▶ _Materials provided_
· · · · · · ·

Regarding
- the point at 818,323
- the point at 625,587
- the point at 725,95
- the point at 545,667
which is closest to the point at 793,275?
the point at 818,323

· · · · · · ·

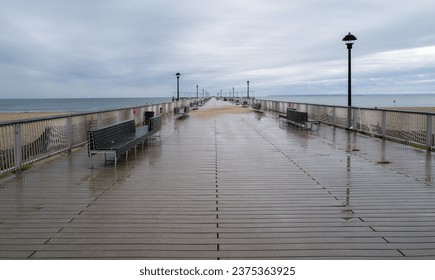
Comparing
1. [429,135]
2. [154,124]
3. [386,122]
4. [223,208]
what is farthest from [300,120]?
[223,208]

· · · · · · ·

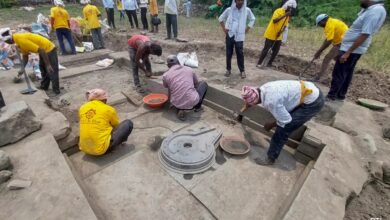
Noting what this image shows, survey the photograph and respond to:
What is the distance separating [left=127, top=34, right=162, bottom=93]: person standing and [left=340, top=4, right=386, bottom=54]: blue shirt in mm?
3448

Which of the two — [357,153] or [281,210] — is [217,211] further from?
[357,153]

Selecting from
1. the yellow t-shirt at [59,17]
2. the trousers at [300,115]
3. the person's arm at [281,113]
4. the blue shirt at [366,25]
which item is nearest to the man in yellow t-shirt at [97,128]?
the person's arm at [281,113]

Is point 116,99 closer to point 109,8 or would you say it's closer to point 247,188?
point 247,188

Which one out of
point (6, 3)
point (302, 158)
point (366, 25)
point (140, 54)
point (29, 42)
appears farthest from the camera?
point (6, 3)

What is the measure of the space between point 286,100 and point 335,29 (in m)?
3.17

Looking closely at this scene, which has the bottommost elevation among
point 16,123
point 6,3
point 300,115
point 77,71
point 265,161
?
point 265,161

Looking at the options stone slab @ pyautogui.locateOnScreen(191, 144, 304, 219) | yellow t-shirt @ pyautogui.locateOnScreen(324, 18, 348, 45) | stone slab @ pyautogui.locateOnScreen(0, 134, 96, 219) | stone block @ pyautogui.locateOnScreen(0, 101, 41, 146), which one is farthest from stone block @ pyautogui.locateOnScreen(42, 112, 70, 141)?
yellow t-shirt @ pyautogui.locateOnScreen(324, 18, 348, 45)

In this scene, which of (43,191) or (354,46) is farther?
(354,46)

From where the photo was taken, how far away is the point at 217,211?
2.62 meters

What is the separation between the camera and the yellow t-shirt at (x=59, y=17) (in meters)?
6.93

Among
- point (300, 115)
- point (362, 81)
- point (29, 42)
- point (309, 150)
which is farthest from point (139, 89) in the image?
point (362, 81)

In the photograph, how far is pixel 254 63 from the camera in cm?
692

· · · · · · ·

▶ _Stated goal_
Filter the records above, keeping every line that contains the string "person", and copy each such line in full. Case matters when matching.

▶ _Answer to this task_
What is the distance separating [left=127, top=34, right=162, bottom=93]: person standing and [left=340, top=4, right=386, bottom=54]: blue shirt in mm?
3. the person's arm at [281,113]
the person's arm at [281,113]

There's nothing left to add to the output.